On a Wednesday afternoon in the winter of 1914, 50 or so people, including the mayor and other dignitaries, gathered in Auckland’s Lyric Theatre for a preview screening of “the first big dramatic work filmed and acted in the land of the Moa”. Director George Tarr had shot the multi-reel silent movie in Rotorua on a shoe-string budget in just eight days, but Hinemoa was an instant hit.

Notable for its all-Māori cast, the film retold the legend of Hinemoa, the daughter of a local chief, who one night, guided by the sound of a distant flute, swam six kilometres across the cold, dark waters of Lake Rotorua to the island of Mokoia to be reunited with her lover, Tūtānekai. Learning that a stranger had arrived, Tūtānekai groped his way along the shore and came face to face with Hinemoa, who rose from the hot pool in which she had been warming herself.

Originally, Tarr had intended making a different film entirely, one based on Māori life as depicted in the touring show The Māori. At home! At play! At war! by the Reverend Frederick Bennett’s Rotorua Māori Mission Choir and Entertainers.

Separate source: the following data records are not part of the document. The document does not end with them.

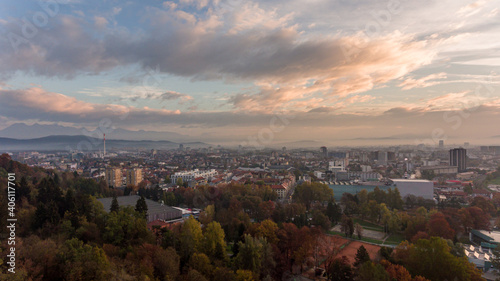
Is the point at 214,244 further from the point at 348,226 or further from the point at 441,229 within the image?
the point at 441,229

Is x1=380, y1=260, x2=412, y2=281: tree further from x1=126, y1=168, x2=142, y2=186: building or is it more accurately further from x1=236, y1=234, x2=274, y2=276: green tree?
x1=126, y1=168, x2=142, y2=186: building

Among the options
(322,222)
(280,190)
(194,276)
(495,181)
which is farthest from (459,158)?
(194,276)

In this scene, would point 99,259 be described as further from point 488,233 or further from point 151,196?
point 488,233

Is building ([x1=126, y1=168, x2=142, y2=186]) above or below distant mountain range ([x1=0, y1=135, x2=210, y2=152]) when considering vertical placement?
below

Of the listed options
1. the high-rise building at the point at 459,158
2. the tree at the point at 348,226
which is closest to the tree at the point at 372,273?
the tree at the point at 348,226

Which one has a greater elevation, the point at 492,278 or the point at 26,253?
the point at 26,253

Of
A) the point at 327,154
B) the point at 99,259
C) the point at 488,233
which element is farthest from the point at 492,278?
the point at 327,154

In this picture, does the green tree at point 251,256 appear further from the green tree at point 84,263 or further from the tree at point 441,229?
the tree at point 441,229

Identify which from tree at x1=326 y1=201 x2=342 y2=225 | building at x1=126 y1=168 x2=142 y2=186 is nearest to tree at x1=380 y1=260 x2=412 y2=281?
tree at x1=326 y1=201 x2=342 y2=225

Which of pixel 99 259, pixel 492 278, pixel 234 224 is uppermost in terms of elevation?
pixel 99 259
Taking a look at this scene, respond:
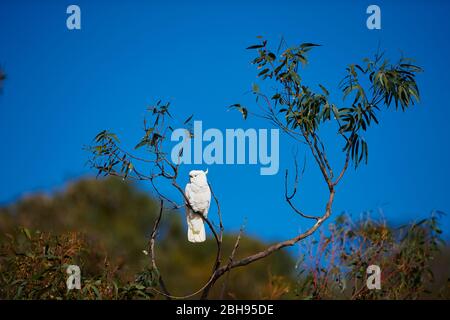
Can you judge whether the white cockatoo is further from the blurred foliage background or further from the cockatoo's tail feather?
the blurred foliage background

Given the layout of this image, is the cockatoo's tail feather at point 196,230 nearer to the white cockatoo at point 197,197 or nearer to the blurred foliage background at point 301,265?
the white cockatoo at point 197,197

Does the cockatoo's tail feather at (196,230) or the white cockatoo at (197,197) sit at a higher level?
the white cockatoo at (197,197)

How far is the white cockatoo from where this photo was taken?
266 inches

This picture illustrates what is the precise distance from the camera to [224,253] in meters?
26.4

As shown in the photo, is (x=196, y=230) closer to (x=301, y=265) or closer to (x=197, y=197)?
(x=197, y=197)

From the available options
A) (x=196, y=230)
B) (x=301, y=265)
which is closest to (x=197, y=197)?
(x=196, y=230)

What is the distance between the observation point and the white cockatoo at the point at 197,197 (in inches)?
266

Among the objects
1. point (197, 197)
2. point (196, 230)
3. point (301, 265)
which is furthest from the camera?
point (301, 265)

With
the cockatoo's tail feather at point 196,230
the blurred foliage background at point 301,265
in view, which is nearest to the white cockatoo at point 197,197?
the cockatoo's tail feather at point 196,230

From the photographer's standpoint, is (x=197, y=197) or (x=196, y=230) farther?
(x=196, y=230)

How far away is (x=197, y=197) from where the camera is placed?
6758 millimetres

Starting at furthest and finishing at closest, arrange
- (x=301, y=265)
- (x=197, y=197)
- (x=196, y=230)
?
(x=301, y=265)
(x=196, y=230)
(x=197, y=197)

The looming prospect of war with Germany scuppered the expensive project but, undeterred, its financial backer, Auckland Chamber of Commerce president Edward Anderson, offered to fund any smaller ideas Tarr had.

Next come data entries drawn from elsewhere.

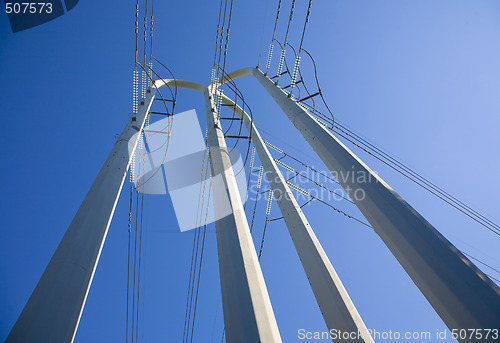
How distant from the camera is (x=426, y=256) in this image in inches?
108

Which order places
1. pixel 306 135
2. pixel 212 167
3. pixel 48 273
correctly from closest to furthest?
pixel 48 273, pixel 212 167, pixel 306 135

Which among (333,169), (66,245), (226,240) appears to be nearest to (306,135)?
(333,169)

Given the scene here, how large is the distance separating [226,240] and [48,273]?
1.81 metres

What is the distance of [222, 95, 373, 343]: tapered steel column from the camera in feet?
15.8

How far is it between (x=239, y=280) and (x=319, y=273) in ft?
11.8

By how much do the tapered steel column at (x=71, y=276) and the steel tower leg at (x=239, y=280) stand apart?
1389 millimetres

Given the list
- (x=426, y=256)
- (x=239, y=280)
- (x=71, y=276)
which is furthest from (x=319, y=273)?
(x=71, y=276)

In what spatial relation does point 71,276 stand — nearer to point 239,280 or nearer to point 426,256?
point 239,280

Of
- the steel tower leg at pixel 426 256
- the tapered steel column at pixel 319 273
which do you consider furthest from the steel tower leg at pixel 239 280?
the tapered steel column at pixel 319 273

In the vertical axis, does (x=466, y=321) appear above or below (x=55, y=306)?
below

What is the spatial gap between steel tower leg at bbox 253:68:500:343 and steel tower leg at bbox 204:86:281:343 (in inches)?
59.7

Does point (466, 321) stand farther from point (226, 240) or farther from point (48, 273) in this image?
point (48, 273)

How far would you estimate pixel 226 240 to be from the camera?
3236 millimetres

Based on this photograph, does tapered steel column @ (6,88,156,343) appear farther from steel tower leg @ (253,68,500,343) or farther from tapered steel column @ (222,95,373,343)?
steel tower leg @ (253,68,500,343)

“So I went straight up to the library… and I read Hinemoa backwards and forwards and forwards and backwards and I wrote a Scenario,” recalled Tarr. By 8pm the same day, the irrepressible director was declaiming on the story to a dazed but impressed Anderson. And by the following evening, he was in Rotorua with £50 of Anderson’s in his pocket, talent-hunting. He didn’t need to look far. Two locals, Hera Tawhai Rogers and her husband Rua Tawhai, were at the time playing Hinemoa and Tūtānekai in the town’s Māori concert.

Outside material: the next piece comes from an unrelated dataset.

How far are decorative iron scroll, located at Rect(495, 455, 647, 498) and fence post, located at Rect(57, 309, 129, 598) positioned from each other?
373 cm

Tarr also saw others who he thought would be fine on screen and arrangements were quickly made. The two leads, headlining a 50-strong all-Māori cast drawn from Bennett’s troupe, went on to make an impressive film debut. Hera’s portrayal of Hinemoa, in particular, was praised as a “practically perfect” performance.

The film itself managed to be surprisingly authentic. Ōhinemutu-born Bennett—whose mother, Raiha Ratete, was of Ngāti Whakaue, and whose second wife, Arihia Rangioue Pōkiha, was of Ngāti Pikiao—advised the film-makers on details of Māori custom and folklore. The korowai that Hera wore on Mokoia was specially made for the occasion by her mother.

Distributor Henry Hayward, who attended the Lyric preview, was won over. He offered to screen the film as soon as it was ready, on the same terms as he was paying for his current attraction, the American six-reeler Cleopatra, starring Helen Gardner. Tarr lost no time in returning to Rotorua to finish shooting, only to find that, having swum the icy lake and plunged into a boiling pool, “my dear sweet Hinemoa… was laid out with two doctors”. (She soon recovered.) Not to be deterred, Tarr found a cousin of Hera’s who had similar looks, and by filming in semi-darkness and largely in profile to disguise the substitution, cameraman Charles Newham got the footage that was needed.

Hinemoa opened at the Lyric Theatre on Monday, August 17, 1914, two weeks after war was declared, and was greeted as “a masterpiece of the cinematographic art”.

It later toured the country to great acclaim and was shown internationally. In a foreshadowing of blockbusters to come, one critic declared that “wherever it is thrown on a screen it will prove a huge advertisement for New Zealand”. No prints of Hinemoa survive.